[Work task]
Find the string "this" in the data, and copy out each line that has it.

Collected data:
..............................
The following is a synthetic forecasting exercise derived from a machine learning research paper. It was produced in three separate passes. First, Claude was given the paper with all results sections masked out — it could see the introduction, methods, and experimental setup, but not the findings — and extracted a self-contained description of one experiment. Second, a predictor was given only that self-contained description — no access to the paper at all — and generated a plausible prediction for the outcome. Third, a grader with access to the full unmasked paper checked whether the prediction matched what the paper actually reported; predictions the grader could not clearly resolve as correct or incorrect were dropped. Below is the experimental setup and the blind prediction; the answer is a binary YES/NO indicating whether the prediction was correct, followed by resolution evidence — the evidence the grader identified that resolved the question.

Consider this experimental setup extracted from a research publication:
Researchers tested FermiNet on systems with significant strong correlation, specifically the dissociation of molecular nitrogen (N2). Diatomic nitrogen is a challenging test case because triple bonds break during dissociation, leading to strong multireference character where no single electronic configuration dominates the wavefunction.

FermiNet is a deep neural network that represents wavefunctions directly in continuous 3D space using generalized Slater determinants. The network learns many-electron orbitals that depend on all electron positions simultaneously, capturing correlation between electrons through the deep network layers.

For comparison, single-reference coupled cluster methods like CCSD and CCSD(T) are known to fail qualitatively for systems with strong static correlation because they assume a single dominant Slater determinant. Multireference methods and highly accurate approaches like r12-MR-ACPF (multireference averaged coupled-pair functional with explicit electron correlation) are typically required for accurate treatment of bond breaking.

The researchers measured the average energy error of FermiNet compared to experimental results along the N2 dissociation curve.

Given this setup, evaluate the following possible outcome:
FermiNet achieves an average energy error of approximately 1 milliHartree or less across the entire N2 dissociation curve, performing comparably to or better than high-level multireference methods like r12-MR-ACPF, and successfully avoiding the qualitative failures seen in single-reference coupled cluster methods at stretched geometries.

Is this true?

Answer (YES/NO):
..............................
[Answer area]
Consider this experimental setup extracted from a research publication:
Given this setup, evaluate the following possible outcome:
Is this true?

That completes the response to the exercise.